What is needed – Within the records, find every line that includes the word "left" and copy it.

### Raw data ###

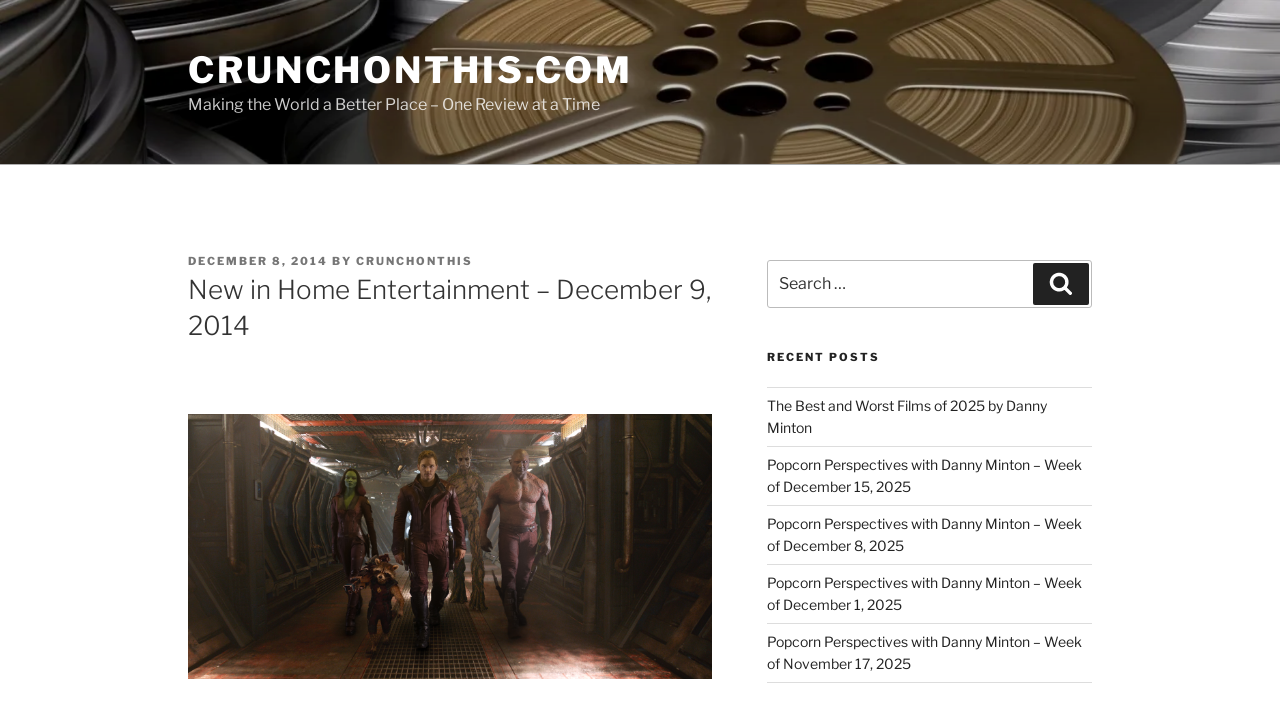

--- FILE ---
content_type: text/css
request_url: https://crunchonthis.com/wp-content/uploads/useanyfont/uaf.css?ver=1764340507
body_size: -332
content:
				@font-face {
					font-family: 'Tahoma';
					src: url('/wp-content/uploads/useanyfont/140711091726Tahoma.woff') format('woff');
					  font-display: auto;
				}

				.Tahoma{font-family: 'Tahoma' !important;}

		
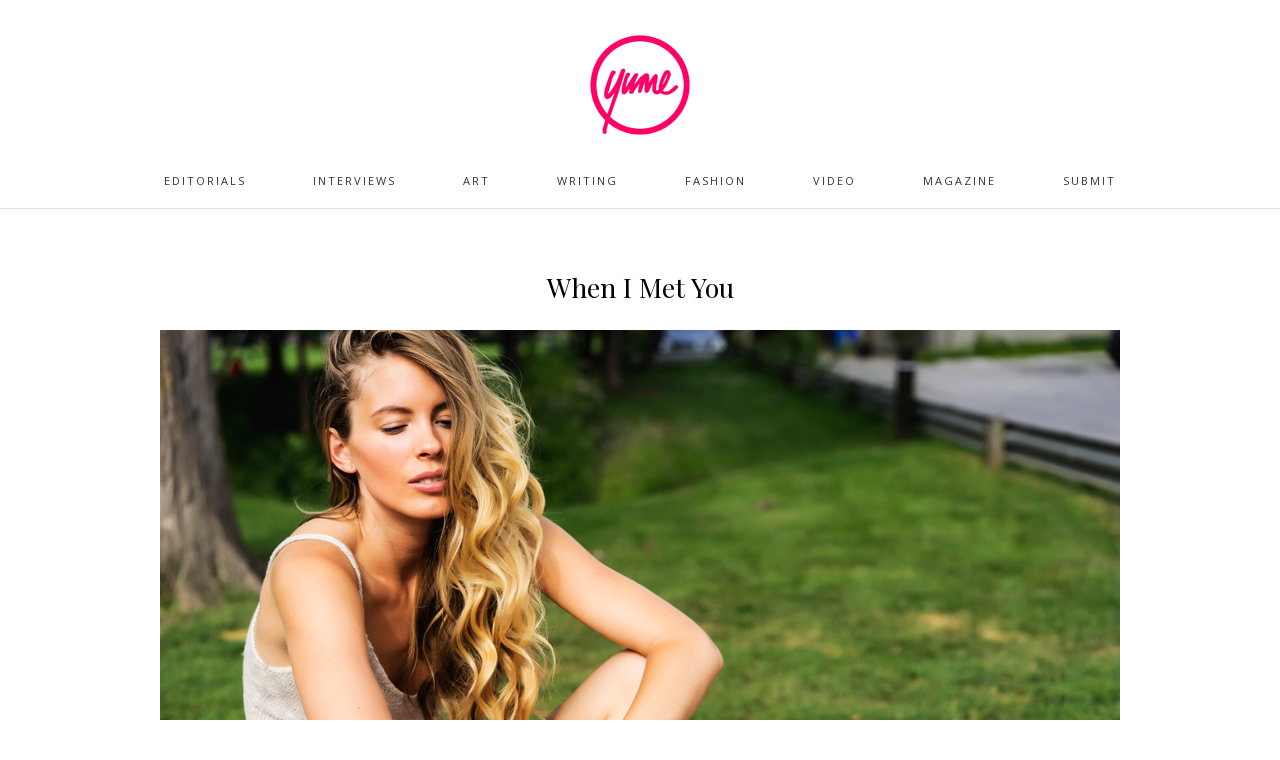

--- FILE ---
content_type: text/javascript
request_url: https://www.yumemag.net/wp-content/themes/oleander/js/solopine.js?ver=6.9
body_size: 406
content:
jQuery(document).ready(function($) {

	"use strict";

	// Menu
	$('#nav-wrapper .menu').slicknav({
		prependTo:'.menu-mobile',
		label:'',
		allowParentLinks: true
	});
	
	// BXslider
$('.featured-area .bxslider').bxSlider({
    auto: true, 
    pause: 6000,
    mode: 'fade',                 
    pager: false,
    nextText: '<i class="fa fa-angle-right"></i>',
    prevText: '<i class="fa fa-angle-left"></i>',
    onSliderLoad: function(){
        $(".sideslides").css("visibility", "visible");
    }
});
	
	$('.post-img .bxslider').bxSlider({
	  adaptiveHeight: true,
	  mode: 'fade',
	  pager: false,
	  captions: true,
	  nextText: '<i class="fa fa-angle-right"></i>',
	  prevText: '<i class="fa fa-angle-left"></i>',
	  onSliderLoad: function(){
			$(".sideslides").css("visibility", "visible");
		}
	});
	
	// Sticky Menu
	var $wpAdminBar = $('#wpadminbar');
	if ($wpAdminBar.length) {
		$("").sticky({topSpacing:$wpAdminBar.height()});
	} else {
		$("").sticky({topSpacing:0});
	}
	
	// Fitvids
	$(document).ready(function(){
		$(".container").fitVids();
	});
	
	// back to top
	$('.back-to-top').click(function(){
		$('html, body').animate({scrollTop : 0},800);
		return false;
	});
	
	
});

###

Response area –
    prevText: '<i class="fa fa-angle-left"></i>',
	  prevText: '<i class="fa fa-angle-left"></i>',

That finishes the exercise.